Take for example, software engineering. First there was waterfall, then the iterative and incremental methods, and then agile. The streamlined regularity of waterfall is most useful for the tyro software engineer; there are copious milestones and checkpoints so that (s)he has enough guidance to get along. The essence of iterative and incremental development is appreciated with experience, when the power of feedback becomes manifest. Finally, agile in all its facility marks the transition from instruction to interaction. The software engineer now has sense enough not to need micro-management, (s)he can leverage the typical loose-coupling of an agile team. (Indeed, a criticism of agile has been its over-dependence on “premium people” to be successful). So the progression of a software engineer from a neophyte to a seasoned pro is marked by a progressing embrace of the more mature development methodologies.

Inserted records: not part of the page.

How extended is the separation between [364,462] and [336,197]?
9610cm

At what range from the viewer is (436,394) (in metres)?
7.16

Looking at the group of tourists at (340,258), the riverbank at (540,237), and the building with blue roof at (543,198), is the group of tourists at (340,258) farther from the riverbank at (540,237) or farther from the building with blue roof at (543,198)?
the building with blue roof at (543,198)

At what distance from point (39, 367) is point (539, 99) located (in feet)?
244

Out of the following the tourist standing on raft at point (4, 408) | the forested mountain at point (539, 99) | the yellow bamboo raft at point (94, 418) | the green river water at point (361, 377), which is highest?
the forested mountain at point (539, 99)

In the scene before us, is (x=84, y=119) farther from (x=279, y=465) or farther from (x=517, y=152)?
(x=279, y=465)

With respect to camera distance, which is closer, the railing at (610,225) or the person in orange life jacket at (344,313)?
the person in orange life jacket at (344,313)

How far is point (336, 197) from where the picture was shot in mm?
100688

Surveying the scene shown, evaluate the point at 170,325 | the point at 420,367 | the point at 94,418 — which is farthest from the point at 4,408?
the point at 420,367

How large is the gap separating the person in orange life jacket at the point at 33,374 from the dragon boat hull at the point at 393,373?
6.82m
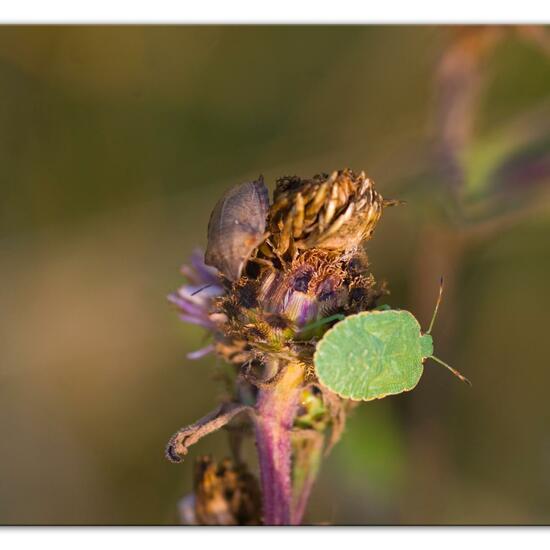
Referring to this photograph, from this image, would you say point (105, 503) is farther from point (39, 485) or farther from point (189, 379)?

What is the implication of this trend on how we teach software engineering to students? Do we introduce waterfall, then iterative and incremental development, then agile, in sequence? Or should we indoctrinate students in the most mature methodology of the day and touch upon others as historical footnotes? In conventional sciences the dogma of the day is “taught”, while its ancestors may (or may not) be mentioned – for example ether in physics, or phlogiston in chemistry. But unlike ether and phlogiston, waterfall is not merely of historical import, systems of relevant scope are successfully built using waterfall, very much in the present.
So must software engineers learn and unlearn (or at least learn to supersede) a methodology before moving on to the next? Or is there a more organic advancement?